When the Auburn team arrived May 19 at Chattahoochee Hills in Fulton County, Georgia, for the championships, Ollie found another familiar face: Grace Montgomery, who would be riding for Auburn in the novice division on her mount Fernhill Wonder. 

“It was awesome having Ollie there on the team,” Montgomery said. “[Backel] told me her trainer’s daughter was riding him, so I was able to visit him on her farm, but it was so great seeing him back in action—especially with a teammate and friend.”

Competing in the beginner novice division, Backel found herself in the pressure-filled position of being the team’s last rider to go for both show-jumping and cross-country, the final phase of the championships.

“My teammates came up to me before I went in [for show jumping],” Backel recalled. “They told me ‘We’re sitting first!’ and I said, ‘Guys, you can’t tell me that right before I go in!’ But he was great. He jumped everything absolutely perfectly.” 

Backel found herself facing the same pressure before her cross-country run the next day. 

“In the start box, I was like, ‘OK, I’m ready.’ My heart was beating out of my chest,” she said. “Our team was sitting first, and I was the last rider. I thought, ‘I just have to go clear and everything will be good, I’ll seal the deal.’ ” 

Montgomery had warned Backel about Ollie’s fear of water before cross-country, and advised her to give him a reassuring ride there. Backel took that advice and Ollie jumped through without issue.

The Auburn War Eagle Team celebrating their championship win. From left: Sarah Beth Slaughter, AK Waller, Gabrielle Yashinksy, Grace Montgomery, Suzanne Hillhouse, Alayna Backel, Katrina Midgely, Paige Drury, Jennifer Mulholland, Stephanie Lambert, Ava Vojnovic, Sophie Seabrook, Emma Suess, Ani Blair, Emily Kuras. USEA/Meagan DeLisle Photo

“Coming out of the water complex and heading towards the finish line, all of the Auburn parents and friends were jumping and screaming, and I was like, ‘Oh my gosh, this is crazy!’ “ Backel said. “I’ll never forget coming over the last fence and galloping over the finish line.
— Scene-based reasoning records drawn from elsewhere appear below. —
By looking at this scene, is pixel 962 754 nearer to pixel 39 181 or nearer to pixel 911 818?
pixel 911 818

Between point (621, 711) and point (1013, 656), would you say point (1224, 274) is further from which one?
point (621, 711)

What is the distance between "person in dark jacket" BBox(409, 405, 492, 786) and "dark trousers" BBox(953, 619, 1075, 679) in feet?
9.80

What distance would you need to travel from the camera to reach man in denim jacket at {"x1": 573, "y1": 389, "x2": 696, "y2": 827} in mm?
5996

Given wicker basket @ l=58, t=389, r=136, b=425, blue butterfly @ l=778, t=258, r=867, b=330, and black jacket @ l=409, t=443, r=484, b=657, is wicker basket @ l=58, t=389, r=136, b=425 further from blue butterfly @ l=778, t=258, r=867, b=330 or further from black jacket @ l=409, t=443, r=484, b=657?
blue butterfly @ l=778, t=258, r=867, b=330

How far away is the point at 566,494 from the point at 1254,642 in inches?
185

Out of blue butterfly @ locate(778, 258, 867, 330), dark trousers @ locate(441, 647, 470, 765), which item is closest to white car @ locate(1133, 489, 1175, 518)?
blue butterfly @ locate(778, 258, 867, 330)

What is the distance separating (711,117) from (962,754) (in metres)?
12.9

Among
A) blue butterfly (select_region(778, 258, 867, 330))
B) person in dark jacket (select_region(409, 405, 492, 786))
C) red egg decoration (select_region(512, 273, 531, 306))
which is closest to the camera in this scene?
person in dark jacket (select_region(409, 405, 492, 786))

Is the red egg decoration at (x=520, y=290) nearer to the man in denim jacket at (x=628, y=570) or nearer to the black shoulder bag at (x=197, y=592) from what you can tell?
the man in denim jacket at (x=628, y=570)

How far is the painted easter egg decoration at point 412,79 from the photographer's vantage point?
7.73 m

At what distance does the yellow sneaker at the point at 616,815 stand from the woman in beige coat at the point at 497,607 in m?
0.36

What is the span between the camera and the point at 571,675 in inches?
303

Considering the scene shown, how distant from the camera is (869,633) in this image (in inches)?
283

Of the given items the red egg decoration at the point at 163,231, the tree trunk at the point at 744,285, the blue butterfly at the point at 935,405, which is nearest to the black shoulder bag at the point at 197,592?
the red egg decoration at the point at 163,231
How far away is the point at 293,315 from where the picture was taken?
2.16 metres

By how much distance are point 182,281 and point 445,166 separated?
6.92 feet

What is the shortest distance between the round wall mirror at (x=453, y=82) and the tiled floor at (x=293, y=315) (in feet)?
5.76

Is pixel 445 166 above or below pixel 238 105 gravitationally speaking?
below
It was a feeling like no other.”

Backel, who plans on eventing for Auburn the rest of her college career, said of Ollie: “I learned that if I put my trust in him, he’s like, ‘OK, I got you.’ If I did what I needed to do, he would do what he needed to do. He knew his job, I knew mine, and it really worked. He’s really special.”

Dobbins’ daughter, Haden Dobbins, and Ollie. Courtesy of Amy Dobbins.

Dobbins’ daughter, Haden Dobbins, and Ollie. Photo Courtesy Of Amy Dobbins

And as for Ollie’s future plans? 

“Ollie has a lot of life left,” Dobbins said. “I have two little girls, and Ollie will be raising two more riders. … I’m hoping he’ll be running amoeba [level] for many more years. It couldn’t be any more perfect.”